# [WORK TO COMPLETE]
Every line holding the word "differed" should be copied from the material.

-- Opening Marker --

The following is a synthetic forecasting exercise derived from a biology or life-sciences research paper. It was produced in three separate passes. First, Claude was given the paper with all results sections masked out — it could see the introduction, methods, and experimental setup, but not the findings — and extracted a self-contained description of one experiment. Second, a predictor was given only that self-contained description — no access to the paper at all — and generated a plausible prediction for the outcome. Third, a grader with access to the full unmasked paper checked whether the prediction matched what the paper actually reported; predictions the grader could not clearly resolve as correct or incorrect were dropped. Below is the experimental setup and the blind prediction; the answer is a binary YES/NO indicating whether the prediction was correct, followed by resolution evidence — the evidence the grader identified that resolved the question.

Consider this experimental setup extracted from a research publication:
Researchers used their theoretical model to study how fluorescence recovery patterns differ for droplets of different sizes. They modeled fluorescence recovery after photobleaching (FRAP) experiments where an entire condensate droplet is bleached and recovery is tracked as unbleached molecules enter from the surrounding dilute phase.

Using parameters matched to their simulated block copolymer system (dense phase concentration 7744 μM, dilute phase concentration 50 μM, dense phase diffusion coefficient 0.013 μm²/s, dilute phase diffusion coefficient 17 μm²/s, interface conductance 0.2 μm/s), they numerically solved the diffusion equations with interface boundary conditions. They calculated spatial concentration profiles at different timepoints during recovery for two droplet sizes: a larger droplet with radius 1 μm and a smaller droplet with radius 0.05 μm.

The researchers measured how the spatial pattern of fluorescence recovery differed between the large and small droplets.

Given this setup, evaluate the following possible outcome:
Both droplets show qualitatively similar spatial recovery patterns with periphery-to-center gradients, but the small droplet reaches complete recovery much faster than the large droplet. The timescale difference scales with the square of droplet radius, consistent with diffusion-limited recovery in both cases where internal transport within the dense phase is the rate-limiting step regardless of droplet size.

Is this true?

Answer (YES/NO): NO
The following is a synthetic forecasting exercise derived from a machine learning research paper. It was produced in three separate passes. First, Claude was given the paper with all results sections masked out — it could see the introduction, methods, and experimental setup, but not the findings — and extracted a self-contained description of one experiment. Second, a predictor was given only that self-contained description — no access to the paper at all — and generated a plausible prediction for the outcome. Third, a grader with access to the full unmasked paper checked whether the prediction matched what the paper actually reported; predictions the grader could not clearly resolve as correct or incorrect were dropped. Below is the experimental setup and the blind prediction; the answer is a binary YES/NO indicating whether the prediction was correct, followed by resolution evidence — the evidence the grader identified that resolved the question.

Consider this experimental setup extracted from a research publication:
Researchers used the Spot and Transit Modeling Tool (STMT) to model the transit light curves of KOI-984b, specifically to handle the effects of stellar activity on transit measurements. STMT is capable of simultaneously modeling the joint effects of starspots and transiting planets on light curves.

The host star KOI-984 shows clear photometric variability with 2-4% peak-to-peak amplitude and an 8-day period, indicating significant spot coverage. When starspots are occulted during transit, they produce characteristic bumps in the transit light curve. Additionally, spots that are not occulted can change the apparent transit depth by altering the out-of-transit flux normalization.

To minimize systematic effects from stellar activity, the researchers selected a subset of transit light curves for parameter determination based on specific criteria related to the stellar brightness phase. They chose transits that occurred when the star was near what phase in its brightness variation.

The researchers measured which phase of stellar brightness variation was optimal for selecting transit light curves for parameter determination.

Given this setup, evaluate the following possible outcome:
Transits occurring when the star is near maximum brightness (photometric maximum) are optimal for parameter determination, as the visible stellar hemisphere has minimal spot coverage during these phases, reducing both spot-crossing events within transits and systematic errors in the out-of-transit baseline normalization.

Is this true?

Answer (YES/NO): YES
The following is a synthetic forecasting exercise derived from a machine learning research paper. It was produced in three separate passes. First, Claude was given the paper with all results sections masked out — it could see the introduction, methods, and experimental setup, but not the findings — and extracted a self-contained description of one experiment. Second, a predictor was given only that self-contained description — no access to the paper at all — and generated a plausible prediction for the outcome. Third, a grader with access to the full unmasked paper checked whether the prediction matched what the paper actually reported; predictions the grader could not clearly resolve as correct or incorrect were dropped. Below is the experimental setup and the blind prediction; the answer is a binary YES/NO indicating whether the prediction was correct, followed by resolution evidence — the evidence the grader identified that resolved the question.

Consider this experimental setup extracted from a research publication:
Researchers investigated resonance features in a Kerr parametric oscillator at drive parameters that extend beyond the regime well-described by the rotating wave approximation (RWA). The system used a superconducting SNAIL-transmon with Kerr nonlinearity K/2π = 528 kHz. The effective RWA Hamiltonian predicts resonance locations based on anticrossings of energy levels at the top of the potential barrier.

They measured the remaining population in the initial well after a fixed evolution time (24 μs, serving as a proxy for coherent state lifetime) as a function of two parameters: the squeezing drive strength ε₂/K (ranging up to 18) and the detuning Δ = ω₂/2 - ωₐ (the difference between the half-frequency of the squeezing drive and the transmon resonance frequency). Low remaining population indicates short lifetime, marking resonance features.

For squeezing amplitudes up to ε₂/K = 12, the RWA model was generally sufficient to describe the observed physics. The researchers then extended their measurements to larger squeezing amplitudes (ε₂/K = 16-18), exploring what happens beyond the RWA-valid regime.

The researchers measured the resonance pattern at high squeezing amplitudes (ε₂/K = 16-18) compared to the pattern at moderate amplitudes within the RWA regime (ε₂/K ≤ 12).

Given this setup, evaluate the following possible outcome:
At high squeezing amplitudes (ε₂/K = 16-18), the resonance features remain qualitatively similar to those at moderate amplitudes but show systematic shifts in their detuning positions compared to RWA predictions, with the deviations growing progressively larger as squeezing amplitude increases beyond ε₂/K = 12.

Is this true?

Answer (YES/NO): NO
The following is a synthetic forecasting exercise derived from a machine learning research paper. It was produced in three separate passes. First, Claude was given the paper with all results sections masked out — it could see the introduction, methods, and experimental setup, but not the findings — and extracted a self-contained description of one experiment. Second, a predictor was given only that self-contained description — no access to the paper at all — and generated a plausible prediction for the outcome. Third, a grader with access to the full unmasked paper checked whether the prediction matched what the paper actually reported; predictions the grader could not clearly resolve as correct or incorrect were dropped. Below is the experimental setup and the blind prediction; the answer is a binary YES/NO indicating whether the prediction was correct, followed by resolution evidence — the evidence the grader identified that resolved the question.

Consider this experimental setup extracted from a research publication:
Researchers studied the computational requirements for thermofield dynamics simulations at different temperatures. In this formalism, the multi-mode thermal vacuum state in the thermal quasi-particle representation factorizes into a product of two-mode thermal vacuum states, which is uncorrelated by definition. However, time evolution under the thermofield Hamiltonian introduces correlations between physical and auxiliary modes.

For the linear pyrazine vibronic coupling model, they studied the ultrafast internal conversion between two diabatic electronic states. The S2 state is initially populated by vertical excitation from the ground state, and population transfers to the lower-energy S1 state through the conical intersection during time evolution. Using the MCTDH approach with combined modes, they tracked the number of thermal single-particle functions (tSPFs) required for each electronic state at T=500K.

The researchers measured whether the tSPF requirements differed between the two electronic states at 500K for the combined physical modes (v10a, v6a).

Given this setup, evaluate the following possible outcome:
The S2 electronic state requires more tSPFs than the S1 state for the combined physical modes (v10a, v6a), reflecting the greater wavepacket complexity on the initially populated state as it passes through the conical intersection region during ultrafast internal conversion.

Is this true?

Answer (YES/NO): NO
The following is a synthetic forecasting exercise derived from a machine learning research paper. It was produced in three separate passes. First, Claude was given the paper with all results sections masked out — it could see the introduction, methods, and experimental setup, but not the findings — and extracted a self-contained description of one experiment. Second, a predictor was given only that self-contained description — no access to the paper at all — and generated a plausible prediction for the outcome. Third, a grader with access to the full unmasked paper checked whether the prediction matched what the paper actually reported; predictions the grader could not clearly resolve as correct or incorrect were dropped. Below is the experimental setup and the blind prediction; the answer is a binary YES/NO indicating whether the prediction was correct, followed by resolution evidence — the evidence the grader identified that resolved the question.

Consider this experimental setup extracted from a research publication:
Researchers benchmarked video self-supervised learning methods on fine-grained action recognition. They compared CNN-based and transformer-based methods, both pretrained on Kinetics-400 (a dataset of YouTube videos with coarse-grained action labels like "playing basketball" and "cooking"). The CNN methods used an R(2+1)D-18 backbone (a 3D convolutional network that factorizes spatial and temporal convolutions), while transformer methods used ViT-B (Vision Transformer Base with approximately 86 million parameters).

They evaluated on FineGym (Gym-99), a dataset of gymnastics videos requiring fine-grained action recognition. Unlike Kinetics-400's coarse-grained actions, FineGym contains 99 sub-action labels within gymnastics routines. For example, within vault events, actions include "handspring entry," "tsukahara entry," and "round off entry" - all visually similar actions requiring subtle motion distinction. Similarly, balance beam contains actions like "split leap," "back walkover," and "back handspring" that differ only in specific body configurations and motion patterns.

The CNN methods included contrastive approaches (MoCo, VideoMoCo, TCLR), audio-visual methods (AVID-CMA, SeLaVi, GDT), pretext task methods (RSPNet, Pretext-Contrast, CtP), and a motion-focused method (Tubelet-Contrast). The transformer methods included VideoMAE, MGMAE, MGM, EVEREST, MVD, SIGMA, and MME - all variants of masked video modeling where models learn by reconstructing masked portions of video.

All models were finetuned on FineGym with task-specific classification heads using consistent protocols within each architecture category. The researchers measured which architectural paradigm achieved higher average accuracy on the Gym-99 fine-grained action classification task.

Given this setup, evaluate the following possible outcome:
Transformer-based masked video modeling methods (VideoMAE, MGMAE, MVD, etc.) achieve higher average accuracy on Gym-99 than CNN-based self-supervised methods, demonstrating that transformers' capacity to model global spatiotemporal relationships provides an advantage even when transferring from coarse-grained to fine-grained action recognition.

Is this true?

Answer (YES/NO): NO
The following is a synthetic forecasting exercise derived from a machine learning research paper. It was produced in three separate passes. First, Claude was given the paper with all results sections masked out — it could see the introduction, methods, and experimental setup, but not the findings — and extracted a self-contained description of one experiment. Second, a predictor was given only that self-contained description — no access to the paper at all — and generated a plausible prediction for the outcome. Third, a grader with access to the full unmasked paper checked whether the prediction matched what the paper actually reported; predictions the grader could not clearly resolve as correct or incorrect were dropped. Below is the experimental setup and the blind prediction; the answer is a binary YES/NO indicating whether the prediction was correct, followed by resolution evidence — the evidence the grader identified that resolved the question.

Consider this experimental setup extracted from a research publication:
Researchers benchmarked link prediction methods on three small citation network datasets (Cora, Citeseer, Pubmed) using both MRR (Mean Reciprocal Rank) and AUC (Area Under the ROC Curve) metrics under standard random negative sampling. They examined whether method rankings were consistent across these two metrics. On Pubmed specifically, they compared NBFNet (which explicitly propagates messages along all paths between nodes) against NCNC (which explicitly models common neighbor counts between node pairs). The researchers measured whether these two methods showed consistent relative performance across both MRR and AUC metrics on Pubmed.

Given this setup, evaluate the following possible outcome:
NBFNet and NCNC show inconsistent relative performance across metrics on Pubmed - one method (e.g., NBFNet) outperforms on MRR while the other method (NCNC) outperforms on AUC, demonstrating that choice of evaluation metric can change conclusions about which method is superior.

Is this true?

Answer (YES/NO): YES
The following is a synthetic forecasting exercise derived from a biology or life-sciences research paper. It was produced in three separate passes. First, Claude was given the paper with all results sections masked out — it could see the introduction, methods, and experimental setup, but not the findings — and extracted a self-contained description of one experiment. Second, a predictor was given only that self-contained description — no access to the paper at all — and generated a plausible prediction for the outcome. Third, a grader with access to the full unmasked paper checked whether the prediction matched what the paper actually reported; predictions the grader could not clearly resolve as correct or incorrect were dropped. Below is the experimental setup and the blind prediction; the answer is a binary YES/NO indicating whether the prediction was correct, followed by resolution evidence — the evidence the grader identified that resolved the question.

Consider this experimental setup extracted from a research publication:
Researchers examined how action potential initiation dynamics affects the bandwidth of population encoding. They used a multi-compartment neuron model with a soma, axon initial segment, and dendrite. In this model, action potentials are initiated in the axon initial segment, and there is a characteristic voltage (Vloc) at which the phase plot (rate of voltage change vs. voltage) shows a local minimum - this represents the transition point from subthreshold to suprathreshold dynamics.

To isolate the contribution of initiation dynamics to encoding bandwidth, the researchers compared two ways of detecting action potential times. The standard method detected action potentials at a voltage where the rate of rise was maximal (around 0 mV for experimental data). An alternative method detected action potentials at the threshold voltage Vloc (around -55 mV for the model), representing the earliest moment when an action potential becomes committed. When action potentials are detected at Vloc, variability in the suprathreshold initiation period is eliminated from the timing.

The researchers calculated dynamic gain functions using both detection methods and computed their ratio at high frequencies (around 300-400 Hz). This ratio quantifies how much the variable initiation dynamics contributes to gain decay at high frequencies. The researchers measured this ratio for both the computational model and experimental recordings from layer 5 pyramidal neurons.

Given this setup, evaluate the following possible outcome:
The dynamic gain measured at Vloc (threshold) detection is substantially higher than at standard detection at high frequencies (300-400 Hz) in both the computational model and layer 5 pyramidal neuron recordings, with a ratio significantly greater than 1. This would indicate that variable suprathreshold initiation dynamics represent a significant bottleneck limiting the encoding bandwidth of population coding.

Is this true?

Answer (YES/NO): NO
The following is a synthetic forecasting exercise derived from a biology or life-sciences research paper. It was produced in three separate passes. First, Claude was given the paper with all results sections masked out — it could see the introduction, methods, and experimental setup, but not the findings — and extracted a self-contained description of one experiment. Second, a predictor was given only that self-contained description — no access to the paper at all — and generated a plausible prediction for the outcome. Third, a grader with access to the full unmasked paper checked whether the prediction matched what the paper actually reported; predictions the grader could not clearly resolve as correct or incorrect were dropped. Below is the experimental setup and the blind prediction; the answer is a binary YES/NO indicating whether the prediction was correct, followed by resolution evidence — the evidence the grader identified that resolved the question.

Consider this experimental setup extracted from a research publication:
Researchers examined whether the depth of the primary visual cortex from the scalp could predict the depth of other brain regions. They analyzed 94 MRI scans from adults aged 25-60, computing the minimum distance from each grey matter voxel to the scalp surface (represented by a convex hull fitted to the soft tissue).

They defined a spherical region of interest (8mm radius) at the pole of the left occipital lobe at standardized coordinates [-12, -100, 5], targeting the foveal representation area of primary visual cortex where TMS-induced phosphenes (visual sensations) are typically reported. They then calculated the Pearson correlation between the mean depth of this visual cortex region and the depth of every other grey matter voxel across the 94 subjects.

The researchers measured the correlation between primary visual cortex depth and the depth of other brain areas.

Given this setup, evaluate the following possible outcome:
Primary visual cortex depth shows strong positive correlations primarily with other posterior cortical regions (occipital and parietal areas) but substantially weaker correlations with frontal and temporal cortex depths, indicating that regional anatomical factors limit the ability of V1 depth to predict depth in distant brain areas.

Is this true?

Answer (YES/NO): NO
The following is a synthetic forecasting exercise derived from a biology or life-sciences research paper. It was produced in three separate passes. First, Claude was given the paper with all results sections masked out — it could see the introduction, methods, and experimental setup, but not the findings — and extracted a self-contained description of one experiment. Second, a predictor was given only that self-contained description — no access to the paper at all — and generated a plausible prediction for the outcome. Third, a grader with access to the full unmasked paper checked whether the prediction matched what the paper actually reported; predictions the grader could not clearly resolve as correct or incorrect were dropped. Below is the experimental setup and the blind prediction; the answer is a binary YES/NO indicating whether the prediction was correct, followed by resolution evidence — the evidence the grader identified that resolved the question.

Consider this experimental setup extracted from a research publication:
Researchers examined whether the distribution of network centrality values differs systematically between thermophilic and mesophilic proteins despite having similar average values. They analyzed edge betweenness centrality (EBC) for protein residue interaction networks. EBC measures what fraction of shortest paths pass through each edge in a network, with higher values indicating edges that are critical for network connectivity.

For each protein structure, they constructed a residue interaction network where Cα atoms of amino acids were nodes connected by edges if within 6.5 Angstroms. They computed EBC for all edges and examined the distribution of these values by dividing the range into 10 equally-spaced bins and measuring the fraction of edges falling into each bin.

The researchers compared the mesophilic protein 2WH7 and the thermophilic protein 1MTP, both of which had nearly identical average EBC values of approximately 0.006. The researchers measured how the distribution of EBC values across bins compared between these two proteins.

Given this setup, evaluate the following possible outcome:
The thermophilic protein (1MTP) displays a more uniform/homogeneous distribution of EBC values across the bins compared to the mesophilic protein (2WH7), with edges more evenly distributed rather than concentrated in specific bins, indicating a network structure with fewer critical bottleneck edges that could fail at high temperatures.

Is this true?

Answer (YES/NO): NO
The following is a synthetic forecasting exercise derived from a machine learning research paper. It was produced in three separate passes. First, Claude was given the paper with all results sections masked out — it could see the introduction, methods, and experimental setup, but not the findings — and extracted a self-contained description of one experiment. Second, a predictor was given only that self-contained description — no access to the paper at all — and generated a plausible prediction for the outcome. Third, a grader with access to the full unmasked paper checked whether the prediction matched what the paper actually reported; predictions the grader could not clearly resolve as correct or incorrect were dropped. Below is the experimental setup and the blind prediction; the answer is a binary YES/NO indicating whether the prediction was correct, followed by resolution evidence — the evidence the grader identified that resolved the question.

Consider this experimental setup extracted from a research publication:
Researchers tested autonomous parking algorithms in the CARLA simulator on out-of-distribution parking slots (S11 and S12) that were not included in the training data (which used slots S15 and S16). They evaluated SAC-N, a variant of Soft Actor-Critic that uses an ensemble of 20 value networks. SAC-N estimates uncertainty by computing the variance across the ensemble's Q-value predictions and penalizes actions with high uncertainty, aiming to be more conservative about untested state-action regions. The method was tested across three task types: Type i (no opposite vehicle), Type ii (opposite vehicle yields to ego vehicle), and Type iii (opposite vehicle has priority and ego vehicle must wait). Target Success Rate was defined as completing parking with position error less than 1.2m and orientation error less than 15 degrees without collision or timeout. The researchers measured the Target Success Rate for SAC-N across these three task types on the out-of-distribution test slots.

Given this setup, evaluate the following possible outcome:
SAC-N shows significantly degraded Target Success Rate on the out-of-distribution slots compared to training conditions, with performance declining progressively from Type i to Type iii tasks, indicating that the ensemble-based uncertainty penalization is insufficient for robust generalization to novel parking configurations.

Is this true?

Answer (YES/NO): NO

-- Closing Marker --

# [SOLUTION TO THIS PROBLEM]
The researchers measured how the spatial pattern of fluorescence recovery differed between the large and small droplets.
The researchers measured whether the tSPF requirements differed between the two electronic states at 500K for the combined physical modes (v10a, v6a).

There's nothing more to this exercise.